- Brief: Output the line that contains "At what distance do the" and every line after it to the end of the entries, with nothing added or left out.

--------------------

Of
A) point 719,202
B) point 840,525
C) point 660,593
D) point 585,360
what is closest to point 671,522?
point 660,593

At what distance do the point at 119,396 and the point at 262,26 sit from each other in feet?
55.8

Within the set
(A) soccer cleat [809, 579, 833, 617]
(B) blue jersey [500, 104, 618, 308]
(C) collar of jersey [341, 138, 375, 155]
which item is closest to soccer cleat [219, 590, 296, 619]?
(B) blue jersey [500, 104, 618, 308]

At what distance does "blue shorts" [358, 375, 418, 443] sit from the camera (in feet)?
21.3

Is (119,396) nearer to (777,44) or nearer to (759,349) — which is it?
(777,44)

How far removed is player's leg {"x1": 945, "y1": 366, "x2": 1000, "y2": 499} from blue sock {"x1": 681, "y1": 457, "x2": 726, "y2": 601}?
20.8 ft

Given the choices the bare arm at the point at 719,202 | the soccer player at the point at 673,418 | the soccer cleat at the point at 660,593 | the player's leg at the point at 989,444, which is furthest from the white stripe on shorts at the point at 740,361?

--------------------

- Result of the task:
At what distance do the point at 119,396 and the point at 262,26 sit from each other in feet?
55.8

Within the set
(A) soccer cleat [809, 579, 833, 617]
(B) blue jersey [500, 104, 618, 308]
(C) collar of jersey [341, 138, 375, 155]
which item is closest to soccer cleat [219, 590, 296, 619]?
(B) blue jersey [500, 104, 618, 308]

At what distance does "blue shorts" [358, 375, 418, 443] sit from the camera (in feet)?
21.3

Is (119,396) nearer to (777,44) or nearer to (759,349) — which is it?
(777,44)

How far removed is player's leg {"x1": 945, "y1": 366, "x2": 1000, "y2": 499} from blue sock {"x1": 681, "y1": 457, "x2": 726, "y2": 601}?
20.8 ft

Given the choices the bare arm at the point at 719,202 | the soccer player at the point at 673,418 | the soccer cleat at the point at 660,593 | the player's leg at the point at 989,444, which is furthest from the white stripe on shorts at the point at 740,361?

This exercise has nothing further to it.